■ Text section

◇ ◇ ◇ ◇ ◇ ◇ ◇

The Marine Corps has extended a program to repair and update its aging fleet of amphibious armored vehicles, which now are being used heavily in combat against Iraqi insurgents.
The current version, known as the assault amphibious vehicle, or AAV7A1, is the latest of a series of platforms that the Marines have developed since 1932 to move troops and equipment from ship to shore while under hostile enemy fire, explained Bryan Prosser, the Corps’ program manager for AAV systems, in Quantico, Va.
The AAV was fielded first in 1972. It can transport a crew of three and 21 combat-equipped Marines at cruising speeds of 6 mph through heavy seas and 20 to 30 mph across the battlefield.
The Marines’ only other armored personnel carrier is the light armored vehicle, which can carry no more than six troopers, plus a crew of three. The AAV was designed to be amphibious, but in recent years, it has been pressed into service far from the sea, moving troops under fire in the towns and cities of Iraq. More than 550 of them have participated in combat operations there and received generally high marks. “The AAV7A1 has performed well in that environment,” Prosser told National Defense.
Capt. Ron Jones, who served with the 1st Battalion, 7th Marines during the 2003 invasion, agreed. “We marched from Kuwait to Baghdad with the AA77A1, and it was superb,” said Jones, now an AAV systems project officer at Quantico. “It handled the desert sand and heat just fine.”

◇ ◇ ◇ ◇ ◇ ◇ ◇

■ Raw records
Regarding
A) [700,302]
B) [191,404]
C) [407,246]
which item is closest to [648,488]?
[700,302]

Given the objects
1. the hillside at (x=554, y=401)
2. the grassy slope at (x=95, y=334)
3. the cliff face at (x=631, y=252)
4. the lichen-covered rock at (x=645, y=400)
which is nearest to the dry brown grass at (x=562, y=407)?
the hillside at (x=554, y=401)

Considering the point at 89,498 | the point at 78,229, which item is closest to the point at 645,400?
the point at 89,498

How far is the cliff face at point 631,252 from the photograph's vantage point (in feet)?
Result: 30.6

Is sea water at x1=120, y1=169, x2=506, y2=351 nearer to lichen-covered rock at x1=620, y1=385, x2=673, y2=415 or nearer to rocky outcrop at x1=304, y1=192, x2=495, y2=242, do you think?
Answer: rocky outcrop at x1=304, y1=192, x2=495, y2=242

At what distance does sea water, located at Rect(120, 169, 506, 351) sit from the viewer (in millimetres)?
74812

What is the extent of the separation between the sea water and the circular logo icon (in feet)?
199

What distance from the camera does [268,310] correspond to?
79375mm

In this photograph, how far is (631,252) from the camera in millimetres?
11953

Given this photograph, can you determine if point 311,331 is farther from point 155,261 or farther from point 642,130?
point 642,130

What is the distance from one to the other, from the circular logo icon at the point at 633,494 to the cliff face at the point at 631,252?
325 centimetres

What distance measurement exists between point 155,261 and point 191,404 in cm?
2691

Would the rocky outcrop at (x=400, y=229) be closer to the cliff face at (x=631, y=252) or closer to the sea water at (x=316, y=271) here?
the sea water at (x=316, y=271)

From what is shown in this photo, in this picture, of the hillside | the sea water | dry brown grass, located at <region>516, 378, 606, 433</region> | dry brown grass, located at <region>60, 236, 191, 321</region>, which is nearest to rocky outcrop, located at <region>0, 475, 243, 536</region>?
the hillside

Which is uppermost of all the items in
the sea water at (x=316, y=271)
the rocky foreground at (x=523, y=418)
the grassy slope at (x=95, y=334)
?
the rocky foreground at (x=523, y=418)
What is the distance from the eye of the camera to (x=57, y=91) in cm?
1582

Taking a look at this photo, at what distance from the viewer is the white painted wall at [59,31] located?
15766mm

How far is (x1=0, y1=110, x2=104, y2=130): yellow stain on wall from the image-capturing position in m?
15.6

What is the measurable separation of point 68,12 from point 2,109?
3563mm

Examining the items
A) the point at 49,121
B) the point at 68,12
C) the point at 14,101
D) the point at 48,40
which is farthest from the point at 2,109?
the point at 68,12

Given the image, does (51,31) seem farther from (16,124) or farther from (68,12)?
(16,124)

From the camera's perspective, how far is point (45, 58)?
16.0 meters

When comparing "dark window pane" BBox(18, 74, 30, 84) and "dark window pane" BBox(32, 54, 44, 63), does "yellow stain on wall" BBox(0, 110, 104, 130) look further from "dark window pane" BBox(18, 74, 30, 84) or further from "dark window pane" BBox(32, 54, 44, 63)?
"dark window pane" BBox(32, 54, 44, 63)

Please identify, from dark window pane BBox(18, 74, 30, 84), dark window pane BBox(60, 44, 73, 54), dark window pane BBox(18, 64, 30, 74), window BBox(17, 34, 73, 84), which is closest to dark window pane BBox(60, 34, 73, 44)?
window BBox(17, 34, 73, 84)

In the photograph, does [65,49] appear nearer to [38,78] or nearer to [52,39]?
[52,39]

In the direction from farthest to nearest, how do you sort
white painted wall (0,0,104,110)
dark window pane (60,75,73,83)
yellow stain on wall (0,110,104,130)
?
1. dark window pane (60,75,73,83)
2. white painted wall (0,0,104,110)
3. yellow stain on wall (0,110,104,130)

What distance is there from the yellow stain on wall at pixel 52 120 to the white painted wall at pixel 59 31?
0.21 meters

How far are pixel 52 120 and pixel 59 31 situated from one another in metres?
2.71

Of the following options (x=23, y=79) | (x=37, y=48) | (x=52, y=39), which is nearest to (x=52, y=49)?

◇ ◇ ◇ ◇ ◇ ◇ ◇

■ Exercise tasks
1 - Give every year mentioned in the article about the Marine Corps amphibious vehicles.
2 - Continue the article about the Marine Corps amphibious vehicles from the point where it stops.
The data has no connection to the article about the Marine Corps amphibious vehicles.

■ Final results
1 - 1932, 1972, 2003

2 -
Only lightly armored, nearly all of the vehicles have been outfitted with laminated steel plates to provide increased protection against small arms fire and artillery fragments.
Prosser, however, conceded one major flaw: The plates are attached to the platform’s sides and top. But the undercarriage is not covered and therefore particularly vulnerable to mines and roadside bombs.
In August 2005, for example, 14 Marines died near the Syrian border when a roadside bomb hit their AAV.
The Marines are working on a successor that is designed to be faster, tougher and more deadly, but it has encountered reduced funding and production delays, according to its program manager, Col. Michael M. Brogan. In February, Brogan was nominated for promotion to brigadier general.
Initially known as the Advanced Amphibious Assault Vehicle, or AAAV, the new platform has been renamed the Expeditionary Fighting Vehicle, or EFV. “The name was perceived to be too narrowly focused on one mission, amphibious assault,” Brogan explained. “In the 1970s, when the AAV was introduced, its mission was considered to be 80 percent water and 20 percent land. Now it’s the reverse, 80 percent land and 20 percent water.”
The EFV, cruising at 20 mph at sea and 45 mph on land, is significantly faster than the AAV, Brogan said. It is powered by a 6,000-pound, 12-cylinder, MT883 Ka523 diesel engine made by Germany’s MTU Friedrichschafen.
That same engine is used in Germany’s Leopard, the United Kingdom’s Challenger, France’s LeClerc and Israel’s Merkava tanks, he said. It can generate up to 2,700 horsepower to propel two 23-inch diameter water jets at sea and 850 horsepower to do the same for the vehicle’s 21-inch tracks on land.
The EFV also has a greater range, Brogan said, citing these examples: The EFV can launch from 25 miles at sea, while the AAV can do so from only two miles out. And once it reaches land, the EFV can go 345 miles without refueling, compared to 200 for the AAV.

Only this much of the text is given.